Nerves gave her speed. She darted between two bushes and leapt over a fallen log, but her paws slipped on the damp leaves on the opposite side.

Seamus didn’t stumble. He sailed past her, large but fast, and rounded, cutting her off.

With her path blocked, Joan panted for breath and studied her adversary. The black wolf in front of her outweighed her by a fair margin and seemed more intimidating than his human counterpart. As loudly as her wolf had clamored before, now she’d fallen suspiciously silent.

He sat and watched her, tensed and poised to move again. Backing down would bring the confrontation to an end, but she’d never submitted to anyone in her short existence as a werewolf. So she bared her teeth and lunged to the side, ready to slide to the ground and twist out of the way if he pounced.

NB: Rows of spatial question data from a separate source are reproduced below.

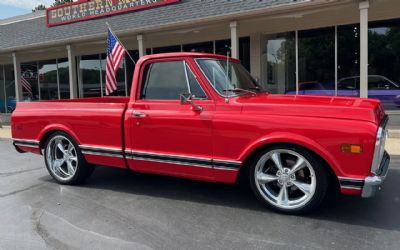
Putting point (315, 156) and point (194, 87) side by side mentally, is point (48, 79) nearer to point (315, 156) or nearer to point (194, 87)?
point (194, 87)

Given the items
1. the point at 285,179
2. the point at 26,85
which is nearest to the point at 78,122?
the point at 285,179

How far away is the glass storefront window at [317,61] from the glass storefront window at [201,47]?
3.54 metres

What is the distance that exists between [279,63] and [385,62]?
3432 millimetres

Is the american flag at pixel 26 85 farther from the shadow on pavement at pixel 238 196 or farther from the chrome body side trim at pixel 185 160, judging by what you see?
the chrome body side trim at pixel 185 160

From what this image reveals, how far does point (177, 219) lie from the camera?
15.1 feet

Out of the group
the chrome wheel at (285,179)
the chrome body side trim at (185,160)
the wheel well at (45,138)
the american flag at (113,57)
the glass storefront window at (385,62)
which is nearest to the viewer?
the chrome wheel at (285,179)

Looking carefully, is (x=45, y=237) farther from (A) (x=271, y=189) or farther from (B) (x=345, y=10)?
(B) (x=345, y=10)

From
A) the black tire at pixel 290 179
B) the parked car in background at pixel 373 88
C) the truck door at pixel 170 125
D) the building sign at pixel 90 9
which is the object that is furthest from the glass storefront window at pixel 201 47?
the black tire at pixel 290 179

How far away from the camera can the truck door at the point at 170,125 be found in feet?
16.1

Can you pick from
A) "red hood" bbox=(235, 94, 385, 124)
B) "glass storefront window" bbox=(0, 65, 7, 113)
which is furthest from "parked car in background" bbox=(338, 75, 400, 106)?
"glass storefront window" bbox=(0, 65, 7, 113)

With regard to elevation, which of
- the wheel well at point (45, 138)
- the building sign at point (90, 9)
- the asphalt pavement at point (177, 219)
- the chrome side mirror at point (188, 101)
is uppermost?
the building sign at point (90, 9)

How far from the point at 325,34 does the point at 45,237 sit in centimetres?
1134

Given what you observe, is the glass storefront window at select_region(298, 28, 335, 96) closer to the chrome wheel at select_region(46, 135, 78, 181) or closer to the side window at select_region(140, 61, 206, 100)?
the side window at select_region(140, 61, 206, 100)

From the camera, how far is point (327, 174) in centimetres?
439
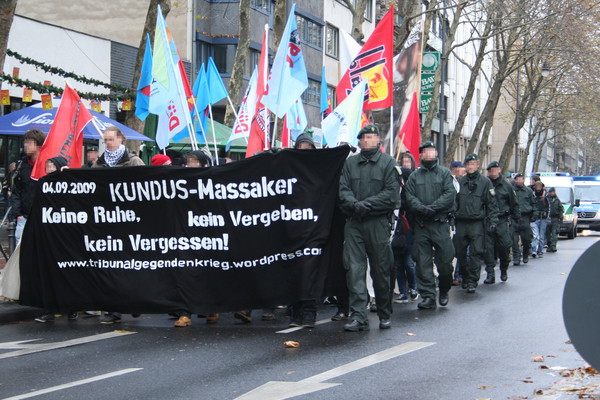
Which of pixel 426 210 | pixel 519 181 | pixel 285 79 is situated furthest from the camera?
pixel 519 181

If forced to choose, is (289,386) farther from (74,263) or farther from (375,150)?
(74,263)

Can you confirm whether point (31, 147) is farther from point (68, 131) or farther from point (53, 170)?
point (53, 170)

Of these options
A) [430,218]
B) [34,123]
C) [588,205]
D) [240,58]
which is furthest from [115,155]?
[588,205]

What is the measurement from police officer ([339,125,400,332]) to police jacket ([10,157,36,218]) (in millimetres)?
3965

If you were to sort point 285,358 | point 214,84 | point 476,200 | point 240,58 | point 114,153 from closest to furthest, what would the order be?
point 285,358 < point 114,153 < point 476,200 < point 214,84 < point 240,58

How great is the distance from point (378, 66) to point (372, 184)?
4431mm

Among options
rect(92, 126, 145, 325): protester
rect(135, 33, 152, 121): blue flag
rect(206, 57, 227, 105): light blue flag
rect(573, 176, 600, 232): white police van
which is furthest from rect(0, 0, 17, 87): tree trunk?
rect(573, 176, 600, 232): white police van

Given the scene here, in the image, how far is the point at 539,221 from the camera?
74.8ft

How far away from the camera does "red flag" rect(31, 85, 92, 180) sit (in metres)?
10.9

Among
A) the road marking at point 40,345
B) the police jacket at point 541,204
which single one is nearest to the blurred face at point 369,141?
the road marking at point 40,345

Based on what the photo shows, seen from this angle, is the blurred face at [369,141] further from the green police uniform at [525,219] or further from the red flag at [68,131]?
the green police uniform at [525,219]

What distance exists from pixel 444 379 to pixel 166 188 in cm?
416

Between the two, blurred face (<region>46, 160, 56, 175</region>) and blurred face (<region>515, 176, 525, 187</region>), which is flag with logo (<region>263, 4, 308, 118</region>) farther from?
blurred face (<region>515, 176, 525, 187</region>)

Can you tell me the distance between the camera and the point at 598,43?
3694 centimetres
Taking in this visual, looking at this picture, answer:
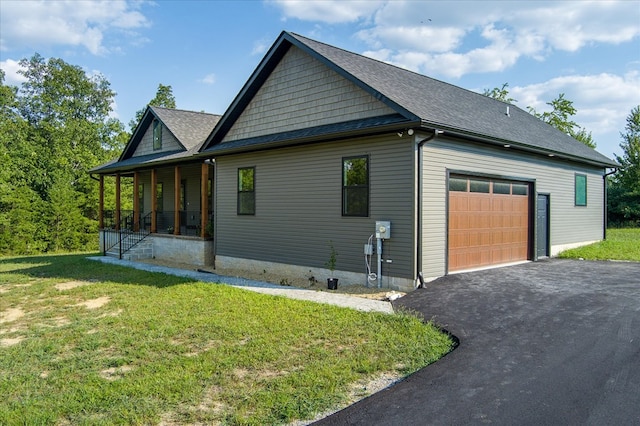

He matched her movements, close enough to block but not crowd her. She snarled and dodged the opposite way, but he moved just as fast, cutting off her escape.

Joan was preparing to turn and charge back the way she’d come when the pain hit her, twice as hard as the wave of agony that had caused her to shift and riding on a swell of power so intense it stole her breath. Her legs collapsed, spilling her onto the damp leaves as magic tore through her. She didn’t realize she’d shifted again until she heard her own pained whimpers, and even that didn’t matter when the bonds tying her to Adam and the rest of her people finally snapped.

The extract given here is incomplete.